Beginning with the line that contains "phylum: Chordata", copy each remaining line of the data below exactly.

PROVIDED MATERIAL section start

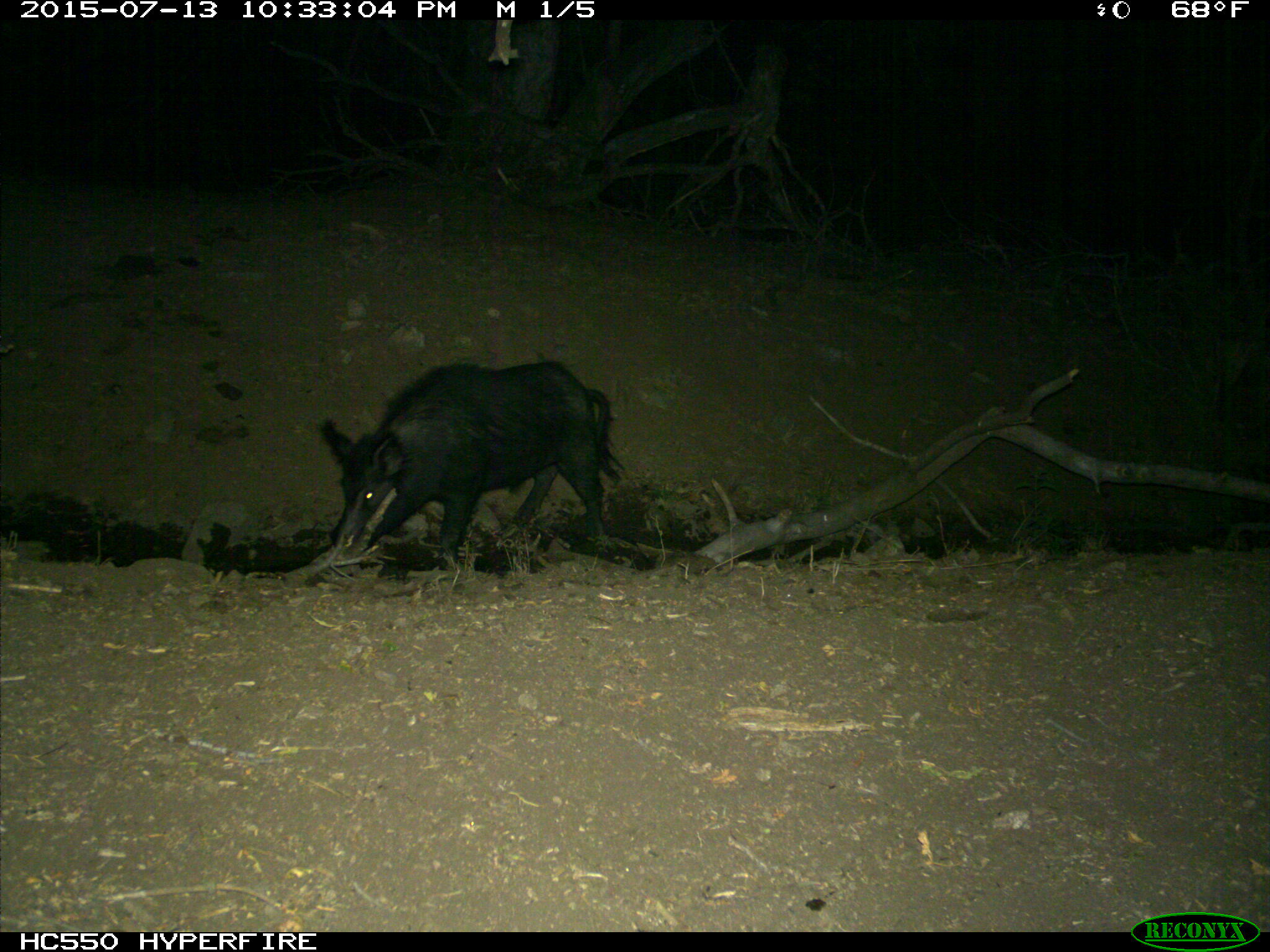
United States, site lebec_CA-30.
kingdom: Animalia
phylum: Chordata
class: Mammalia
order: Artiodactyla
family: Suidae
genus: Sus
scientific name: Sus scrofa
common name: wild boar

PROVIDED MATERIAL section end

#### [ANSWER TO THE PROBLEM]
phylum: Chordata
class: Mammalia
order: Artiodactyla
family: Suidae
genus: Sus
scientific name: Sus scrofa
common name: wild boar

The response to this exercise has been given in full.